======== ENTRIES SUPPLIED ========

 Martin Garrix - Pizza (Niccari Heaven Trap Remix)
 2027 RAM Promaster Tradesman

========
======== ENTRIES SUPPLIED ========

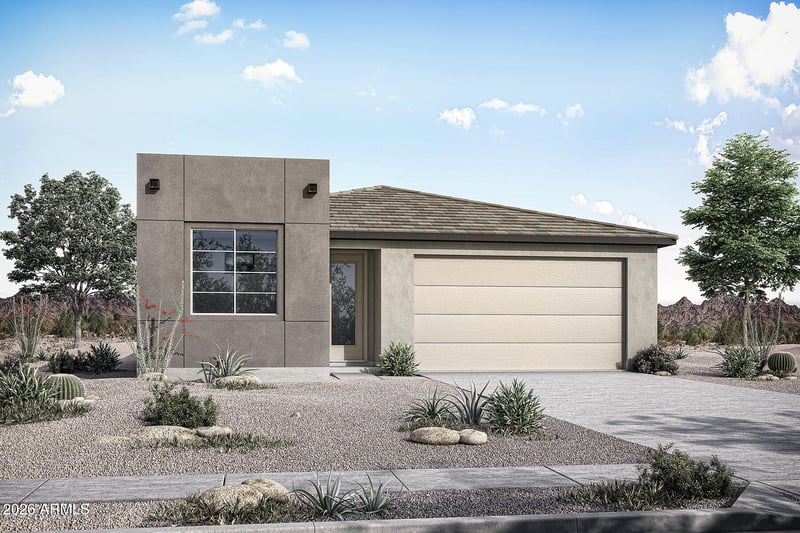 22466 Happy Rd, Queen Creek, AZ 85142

========
======== ENTRIES SUPPLIED ========

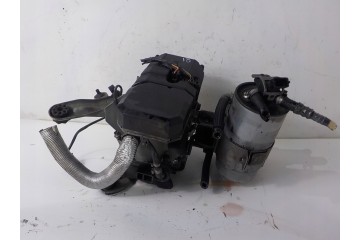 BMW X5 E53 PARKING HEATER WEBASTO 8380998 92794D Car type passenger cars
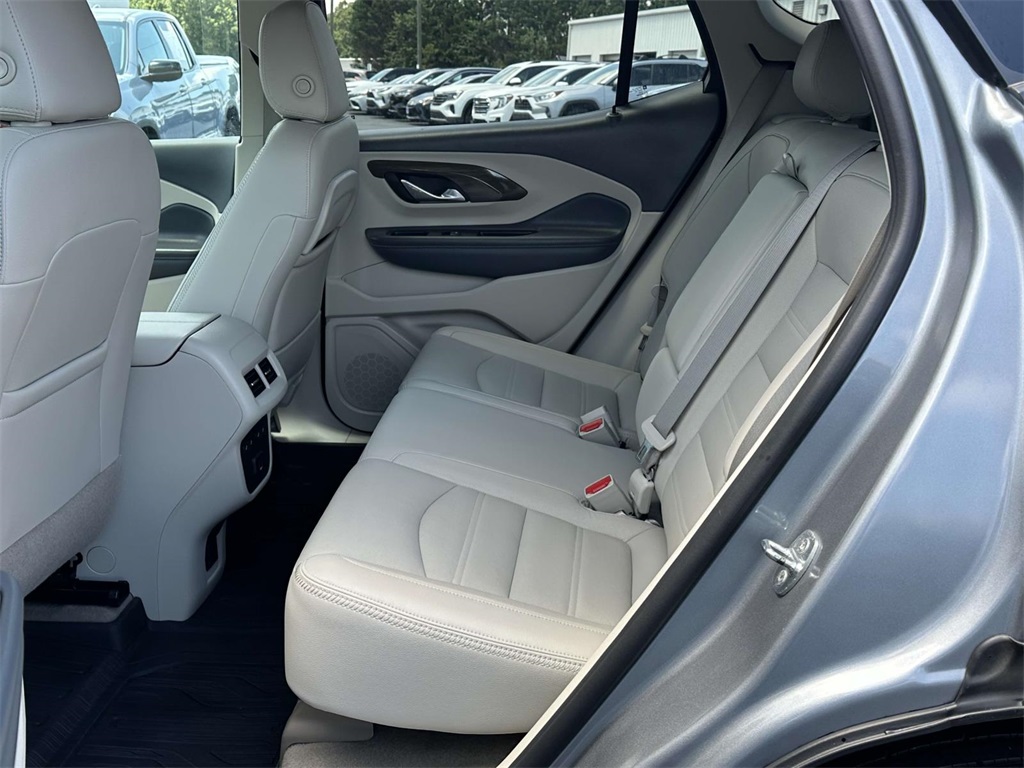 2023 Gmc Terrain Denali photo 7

========

:: REQUIRED WORK ::
Please, from the material above, copy only the lines from the line with "Martin Garrix - Pizza" up to and including the line with "2027 RAM Promaster Tradesman", exactly as written.

:: ANSWER SECTION ::
 Martin Garrix - Pizza (Niccari Heaven Trap Remix)
 2027 RAM Promaster Tradesman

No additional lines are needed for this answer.